Given request
Nothing before the line containing "Among the options listed as" belongs in the answer; quote that line and all lines after it through the end of the material, word for word.
====== Material for this task ======
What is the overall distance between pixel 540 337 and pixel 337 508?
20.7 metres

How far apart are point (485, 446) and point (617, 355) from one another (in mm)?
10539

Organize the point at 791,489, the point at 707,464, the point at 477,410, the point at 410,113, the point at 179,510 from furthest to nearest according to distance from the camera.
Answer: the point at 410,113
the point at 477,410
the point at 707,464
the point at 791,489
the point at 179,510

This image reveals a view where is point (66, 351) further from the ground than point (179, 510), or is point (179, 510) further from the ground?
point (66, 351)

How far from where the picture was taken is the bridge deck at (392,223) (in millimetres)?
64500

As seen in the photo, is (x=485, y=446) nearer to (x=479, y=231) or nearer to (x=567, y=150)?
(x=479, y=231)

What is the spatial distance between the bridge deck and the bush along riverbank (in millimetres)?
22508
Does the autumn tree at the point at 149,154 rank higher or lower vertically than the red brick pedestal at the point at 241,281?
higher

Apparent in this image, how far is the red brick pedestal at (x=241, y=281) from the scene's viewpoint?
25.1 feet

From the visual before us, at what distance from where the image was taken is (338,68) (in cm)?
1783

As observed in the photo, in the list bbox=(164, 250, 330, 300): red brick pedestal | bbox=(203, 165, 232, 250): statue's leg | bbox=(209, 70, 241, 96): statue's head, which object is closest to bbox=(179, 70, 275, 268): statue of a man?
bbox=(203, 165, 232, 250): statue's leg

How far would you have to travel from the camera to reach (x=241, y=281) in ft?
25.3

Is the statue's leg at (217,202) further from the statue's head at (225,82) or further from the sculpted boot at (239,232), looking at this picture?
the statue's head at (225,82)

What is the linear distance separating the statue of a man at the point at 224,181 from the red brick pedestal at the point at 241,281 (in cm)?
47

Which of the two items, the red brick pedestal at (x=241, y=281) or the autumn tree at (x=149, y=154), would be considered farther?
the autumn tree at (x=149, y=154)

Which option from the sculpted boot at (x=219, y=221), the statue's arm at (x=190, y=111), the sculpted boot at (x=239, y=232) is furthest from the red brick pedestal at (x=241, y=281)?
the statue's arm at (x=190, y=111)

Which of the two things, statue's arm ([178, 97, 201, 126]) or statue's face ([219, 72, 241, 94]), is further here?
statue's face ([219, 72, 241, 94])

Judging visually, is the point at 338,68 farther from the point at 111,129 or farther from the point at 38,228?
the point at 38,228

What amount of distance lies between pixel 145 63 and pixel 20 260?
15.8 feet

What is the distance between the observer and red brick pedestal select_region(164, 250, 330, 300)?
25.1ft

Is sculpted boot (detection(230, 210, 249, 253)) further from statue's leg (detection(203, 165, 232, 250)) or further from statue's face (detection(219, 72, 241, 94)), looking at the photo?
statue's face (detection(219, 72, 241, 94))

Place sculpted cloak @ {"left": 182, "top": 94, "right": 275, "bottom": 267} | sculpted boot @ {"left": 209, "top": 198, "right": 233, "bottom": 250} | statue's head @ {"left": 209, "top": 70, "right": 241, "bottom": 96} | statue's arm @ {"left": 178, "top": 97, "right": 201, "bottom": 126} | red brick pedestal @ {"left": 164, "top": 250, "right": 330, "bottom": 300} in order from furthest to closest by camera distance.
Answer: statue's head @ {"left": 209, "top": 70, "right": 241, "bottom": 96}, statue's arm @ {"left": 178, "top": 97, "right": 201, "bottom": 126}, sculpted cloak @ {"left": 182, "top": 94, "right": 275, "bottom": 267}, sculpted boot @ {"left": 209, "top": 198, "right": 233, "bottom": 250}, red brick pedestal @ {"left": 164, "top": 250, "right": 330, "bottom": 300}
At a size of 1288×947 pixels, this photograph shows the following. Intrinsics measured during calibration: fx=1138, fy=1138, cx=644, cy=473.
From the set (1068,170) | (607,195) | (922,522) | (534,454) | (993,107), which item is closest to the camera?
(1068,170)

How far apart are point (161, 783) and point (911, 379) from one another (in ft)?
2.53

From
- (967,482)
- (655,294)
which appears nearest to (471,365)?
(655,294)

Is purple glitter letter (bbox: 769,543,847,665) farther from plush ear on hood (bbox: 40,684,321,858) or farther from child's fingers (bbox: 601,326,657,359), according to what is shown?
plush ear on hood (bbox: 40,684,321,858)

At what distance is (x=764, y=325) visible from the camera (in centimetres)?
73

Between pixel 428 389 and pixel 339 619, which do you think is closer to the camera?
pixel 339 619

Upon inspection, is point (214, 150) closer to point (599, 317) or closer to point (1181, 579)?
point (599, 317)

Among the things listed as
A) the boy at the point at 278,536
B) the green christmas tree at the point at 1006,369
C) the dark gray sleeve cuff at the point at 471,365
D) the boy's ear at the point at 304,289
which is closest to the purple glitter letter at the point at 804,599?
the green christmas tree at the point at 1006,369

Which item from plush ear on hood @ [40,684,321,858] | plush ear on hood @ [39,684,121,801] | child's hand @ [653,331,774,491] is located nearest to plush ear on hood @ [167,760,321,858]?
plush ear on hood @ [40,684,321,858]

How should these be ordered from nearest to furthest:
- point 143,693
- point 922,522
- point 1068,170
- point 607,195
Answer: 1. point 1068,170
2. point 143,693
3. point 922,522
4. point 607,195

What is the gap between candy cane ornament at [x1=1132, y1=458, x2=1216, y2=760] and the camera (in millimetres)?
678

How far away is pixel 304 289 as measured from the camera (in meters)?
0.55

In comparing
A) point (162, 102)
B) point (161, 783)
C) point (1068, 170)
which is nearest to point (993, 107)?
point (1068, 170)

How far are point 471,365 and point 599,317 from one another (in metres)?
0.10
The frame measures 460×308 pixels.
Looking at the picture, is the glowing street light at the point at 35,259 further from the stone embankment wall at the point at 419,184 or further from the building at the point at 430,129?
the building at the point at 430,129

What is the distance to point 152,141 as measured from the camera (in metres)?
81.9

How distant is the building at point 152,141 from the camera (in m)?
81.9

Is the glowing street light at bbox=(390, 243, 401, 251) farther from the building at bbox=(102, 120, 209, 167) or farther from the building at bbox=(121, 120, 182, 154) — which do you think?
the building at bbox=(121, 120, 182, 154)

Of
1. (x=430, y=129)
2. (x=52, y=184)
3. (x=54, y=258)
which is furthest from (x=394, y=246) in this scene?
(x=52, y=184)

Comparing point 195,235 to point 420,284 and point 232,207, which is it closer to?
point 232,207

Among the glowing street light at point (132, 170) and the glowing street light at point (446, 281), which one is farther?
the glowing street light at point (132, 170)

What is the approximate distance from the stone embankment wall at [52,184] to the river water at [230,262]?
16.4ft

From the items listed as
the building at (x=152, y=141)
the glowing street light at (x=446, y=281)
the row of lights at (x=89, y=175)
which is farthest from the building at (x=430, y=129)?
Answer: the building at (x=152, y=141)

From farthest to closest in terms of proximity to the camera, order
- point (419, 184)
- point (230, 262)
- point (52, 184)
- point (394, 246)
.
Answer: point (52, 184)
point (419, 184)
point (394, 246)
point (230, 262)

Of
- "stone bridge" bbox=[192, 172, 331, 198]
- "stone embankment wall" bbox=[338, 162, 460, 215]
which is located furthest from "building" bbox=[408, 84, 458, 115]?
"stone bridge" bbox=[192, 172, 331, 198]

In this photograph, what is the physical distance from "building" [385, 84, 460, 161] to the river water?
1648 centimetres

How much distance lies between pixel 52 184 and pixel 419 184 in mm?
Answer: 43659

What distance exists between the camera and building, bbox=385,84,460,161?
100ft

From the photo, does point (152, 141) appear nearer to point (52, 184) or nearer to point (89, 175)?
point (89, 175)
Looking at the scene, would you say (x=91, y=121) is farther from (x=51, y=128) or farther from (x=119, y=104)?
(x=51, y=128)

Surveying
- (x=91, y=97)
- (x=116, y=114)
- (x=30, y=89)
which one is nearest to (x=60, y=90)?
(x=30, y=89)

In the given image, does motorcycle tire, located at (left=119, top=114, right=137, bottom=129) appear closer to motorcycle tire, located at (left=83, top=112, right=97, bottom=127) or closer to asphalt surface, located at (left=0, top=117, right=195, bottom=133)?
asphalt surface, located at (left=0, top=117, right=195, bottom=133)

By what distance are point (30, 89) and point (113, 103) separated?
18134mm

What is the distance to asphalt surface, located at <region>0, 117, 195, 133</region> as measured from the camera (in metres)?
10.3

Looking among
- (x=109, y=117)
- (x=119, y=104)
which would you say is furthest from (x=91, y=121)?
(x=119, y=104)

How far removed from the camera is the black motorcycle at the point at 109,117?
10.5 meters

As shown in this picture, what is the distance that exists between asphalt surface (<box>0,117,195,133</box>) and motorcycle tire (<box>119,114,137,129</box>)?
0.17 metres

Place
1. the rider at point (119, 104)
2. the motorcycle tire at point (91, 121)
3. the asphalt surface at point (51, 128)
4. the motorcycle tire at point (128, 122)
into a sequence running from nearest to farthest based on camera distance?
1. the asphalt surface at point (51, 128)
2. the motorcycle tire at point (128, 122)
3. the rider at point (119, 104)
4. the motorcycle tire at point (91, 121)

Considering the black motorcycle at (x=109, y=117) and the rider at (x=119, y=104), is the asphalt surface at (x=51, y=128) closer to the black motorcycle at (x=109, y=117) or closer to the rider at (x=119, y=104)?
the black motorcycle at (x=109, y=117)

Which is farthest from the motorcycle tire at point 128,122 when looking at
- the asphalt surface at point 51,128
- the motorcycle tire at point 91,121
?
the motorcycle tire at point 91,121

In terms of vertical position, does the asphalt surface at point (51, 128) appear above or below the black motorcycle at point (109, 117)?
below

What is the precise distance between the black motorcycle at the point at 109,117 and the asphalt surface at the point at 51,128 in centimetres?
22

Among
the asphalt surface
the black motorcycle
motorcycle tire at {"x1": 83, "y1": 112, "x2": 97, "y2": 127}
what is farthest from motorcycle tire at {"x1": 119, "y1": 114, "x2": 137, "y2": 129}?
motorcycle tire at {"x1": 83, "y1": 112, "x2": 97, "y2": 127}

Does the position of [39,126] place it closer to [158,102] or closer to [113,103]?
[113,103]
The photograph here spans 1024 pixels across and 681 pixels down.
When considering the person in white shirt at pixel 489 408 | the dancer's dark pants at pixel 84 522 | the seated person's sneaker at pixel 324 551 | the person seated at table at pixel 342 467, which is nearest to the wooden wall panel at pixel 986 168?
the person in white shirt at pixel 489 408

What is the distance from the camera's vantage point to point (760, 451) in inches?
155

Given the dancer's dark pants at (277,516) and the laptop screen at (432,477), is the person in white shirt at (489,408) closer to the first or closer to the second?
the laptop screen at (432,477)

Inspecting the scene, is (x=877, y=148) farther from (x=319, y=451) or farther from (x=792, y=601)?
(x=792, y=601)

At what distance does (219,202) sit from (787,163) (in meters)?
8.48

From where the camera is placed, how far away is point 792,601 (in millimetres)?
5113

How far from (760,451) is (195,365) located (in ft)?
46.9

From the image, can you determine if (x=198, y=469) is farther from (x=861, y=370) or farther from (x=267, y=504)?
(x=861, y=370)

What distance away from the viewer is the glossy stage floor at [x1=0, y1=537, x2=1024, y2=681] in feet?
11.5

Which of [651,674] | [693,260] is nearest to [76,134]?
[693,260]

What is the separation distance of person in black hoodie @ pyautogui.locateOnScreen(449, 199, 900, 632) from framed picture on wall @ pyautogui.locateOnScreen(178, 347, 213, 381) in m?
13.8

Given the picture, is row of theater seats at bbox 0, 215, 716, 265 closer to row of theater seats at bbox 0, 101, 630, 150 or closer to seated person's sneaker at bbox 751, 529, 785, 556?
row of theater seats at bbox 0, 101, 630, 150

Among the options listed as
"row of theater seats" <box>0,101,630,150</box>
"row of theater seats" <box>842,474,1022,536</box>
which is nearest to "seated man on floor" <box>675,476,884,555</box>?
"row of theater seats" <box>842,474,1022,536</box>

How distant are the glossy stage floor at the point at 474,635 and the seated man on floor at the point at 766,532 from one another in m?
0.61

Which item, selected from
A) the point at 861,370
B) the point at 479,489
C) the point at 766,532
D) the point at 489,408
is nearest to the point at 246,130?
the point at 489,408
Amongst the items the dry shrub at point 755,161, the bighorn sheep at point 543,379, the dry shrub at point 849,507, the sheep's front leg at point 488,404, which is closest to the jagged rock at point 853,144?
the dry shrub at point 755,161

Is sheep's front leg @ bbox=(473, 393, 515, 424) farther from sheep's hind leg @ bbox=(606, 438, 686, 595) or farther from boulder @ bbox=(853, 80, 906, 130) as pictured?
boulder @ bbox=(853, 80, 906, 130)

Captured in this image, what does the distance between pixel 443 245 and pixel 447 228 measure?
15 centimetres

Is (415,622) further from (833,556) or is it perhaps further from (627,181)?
======
Reply
Among the options listed as
"row of theater seats" <box>0,101,630,150</box>
"row of theater seats" <box>842,474,1022,536</box>
which is nearest to "seated man on floor" <box>675,476,884,555</box>?
"row of theater seats" <box>842,474,1022,536</box>

How distant are the glossy stage floor at the point at 474,635 and the seated man on floor at the point at 766,532 from one another in m?
0.61

Which item, selected from
A) the point at 861,370
B) the point at 479,489
C) the point at 766,532
D) the point at 489,408
is nearest to the point at 246,130?
the point at 489,408
Amongst the items the dry shrub at point 755,161, the bighorn sheep at point 543,379, the dry shrub at point 849,507, the sheep's front leg at point 488,404, which is closest to the jagged rock at point 853,144?
the dry shrub at point 755,161

Is sheep's front leg @ bbox=(473, 393, 515, 424) farther from sheep's hind leg @ bbox=(606, 438, 686, 595) or farther from boulder @ bbox=(853, 80, 906, 130) as pictured?
boulder @ bbox=(853, 80, 906, 130)

Captured in this image, what does the distance between pixel 443 245 and pixel 447 228 measure?
15 centimetres

Is (415,622) further from (833,556) or is it perhaps further from (627,181)?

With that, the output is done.